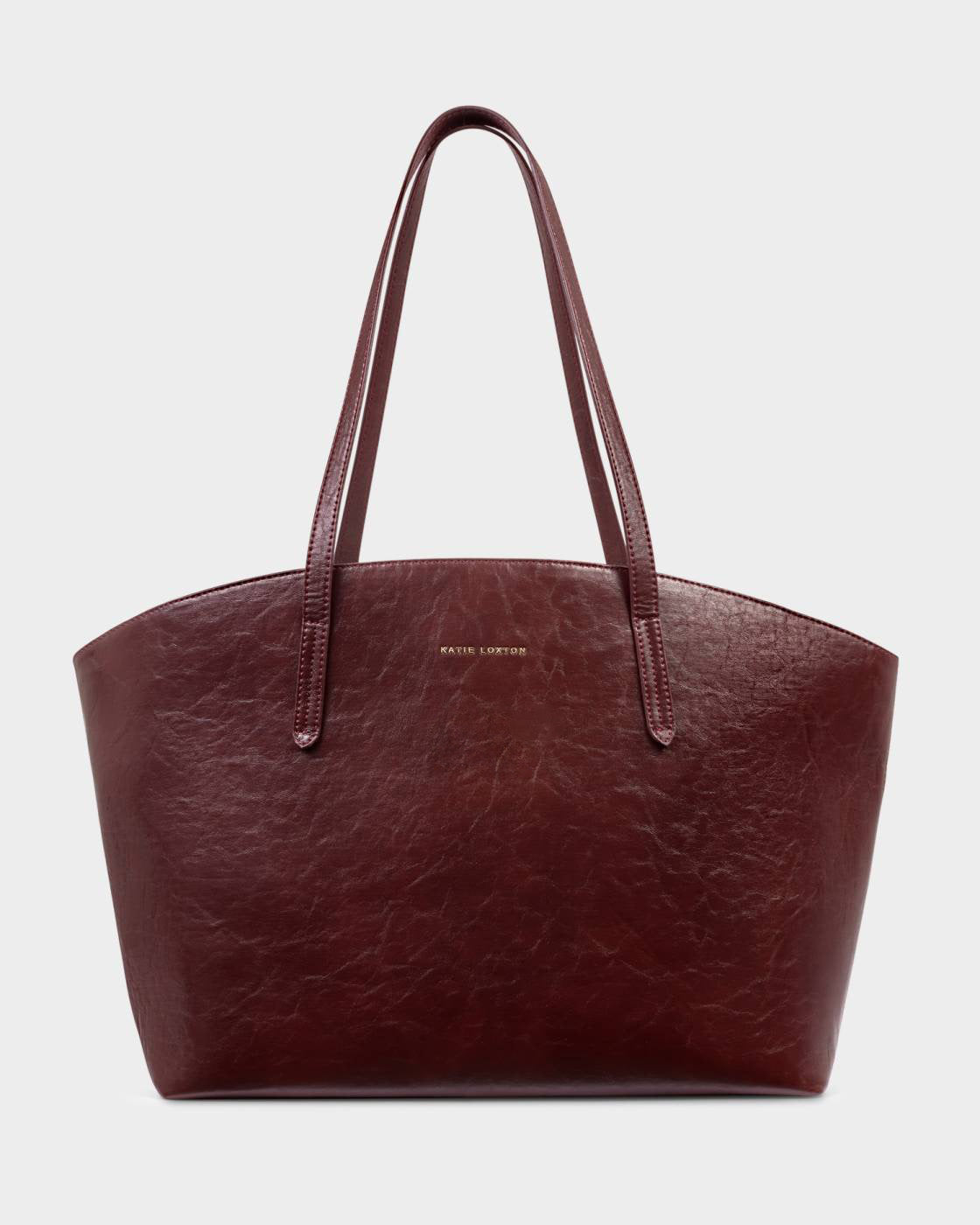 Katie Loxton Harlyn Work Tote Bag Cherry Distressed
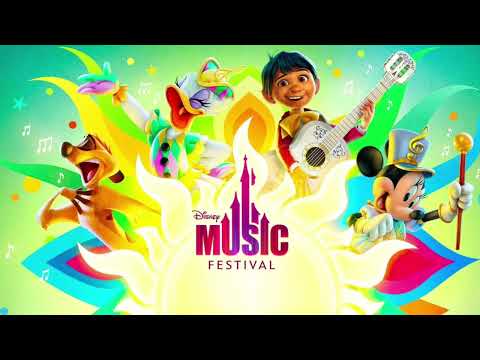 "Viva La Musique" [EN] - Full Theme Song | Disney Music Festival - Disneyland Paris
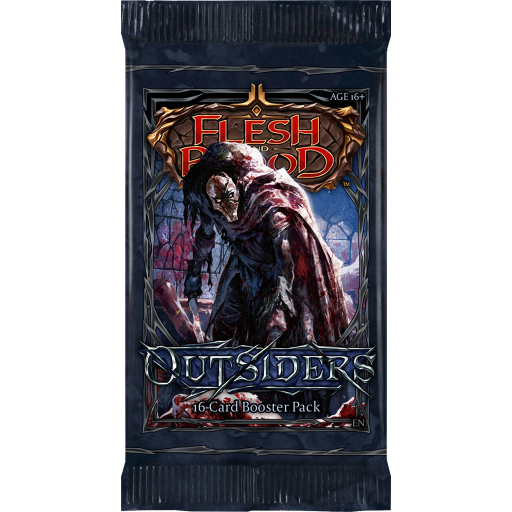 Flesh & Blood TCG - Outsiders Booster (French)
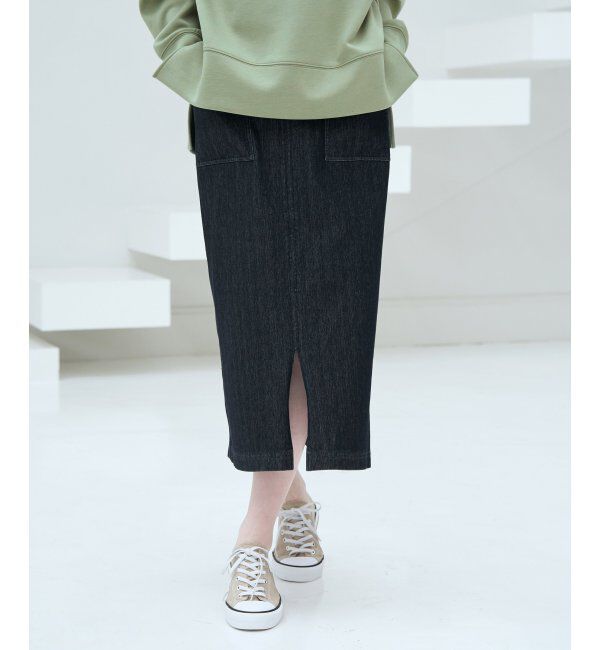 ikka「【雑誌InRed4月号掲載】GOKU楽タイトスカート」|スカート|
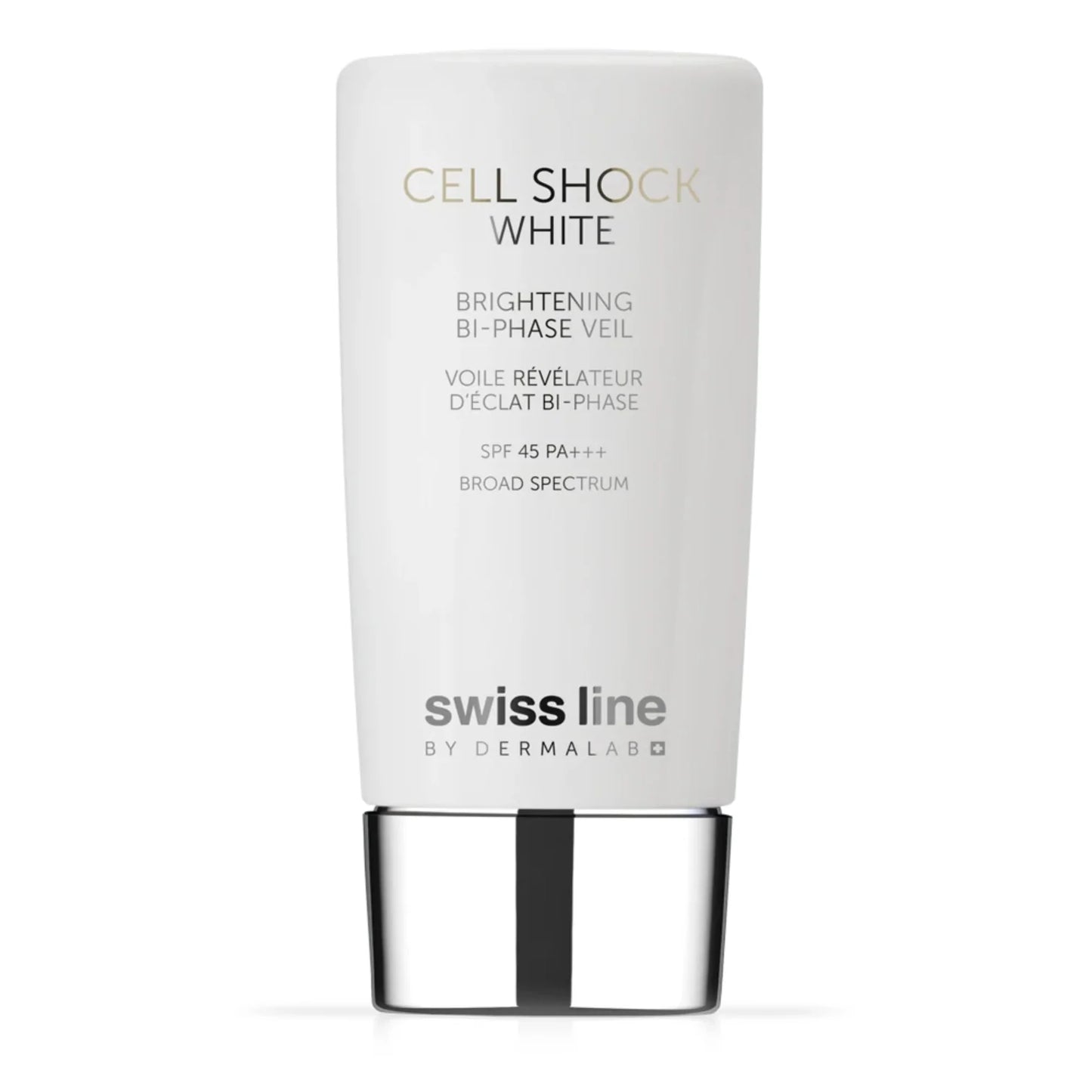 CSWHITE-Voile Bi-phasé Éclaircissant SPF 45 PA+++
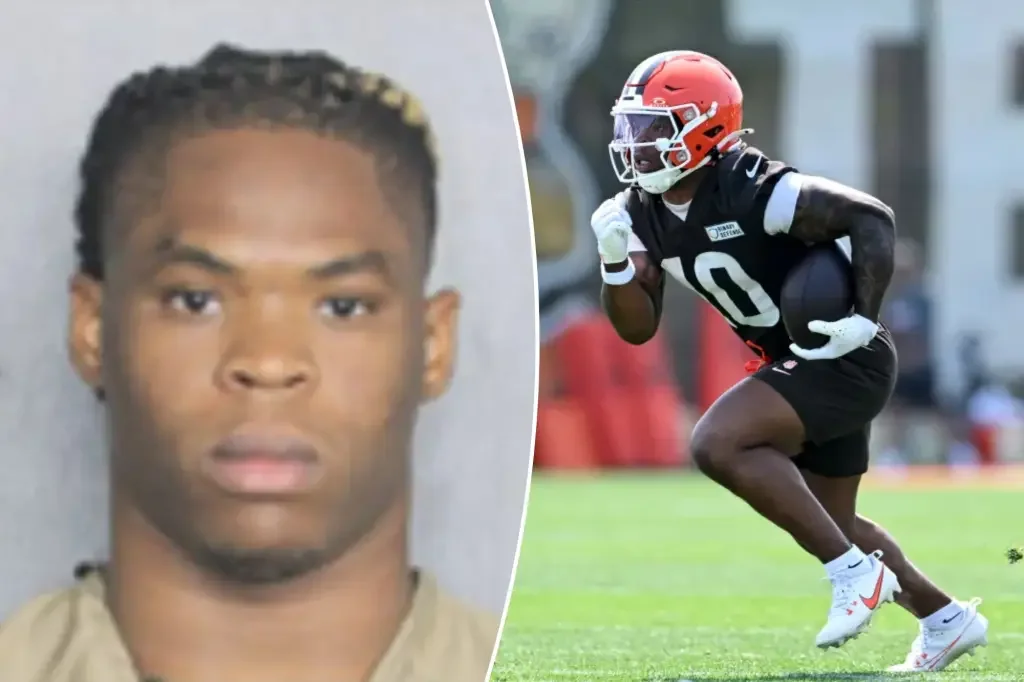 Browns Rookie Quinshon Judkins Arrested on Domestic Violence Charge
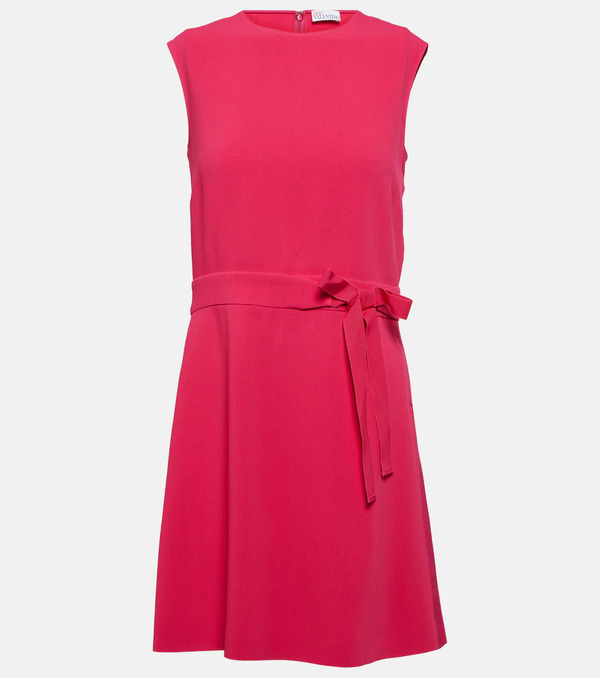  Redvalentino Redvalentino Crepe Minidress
——
▸ **Task prompt**
The records above should be returned exactly, with only their pictures held back.

▸ **Response below**
 Katie Loxton Harlyn Work Tote Bag Cherry Distressed
 "Viva La Musique" [EN] - Full Theme Song | Disney Music Festival - Disneyland Paris
 Flesh & Blood TCG - Outsiders Booster (French)
 ikka「【雑誌InRed4月号掲載】GOKU楽タイトスカート」|スカート|
 CSWHITE-Voile Bi-phasé Éclaircissant SPF 45 PA+++
 Browns Rookie Quinshon Judkins Arrested on Domestic Violence Charge
  Redvalentino Redvalentino Crepe Minidress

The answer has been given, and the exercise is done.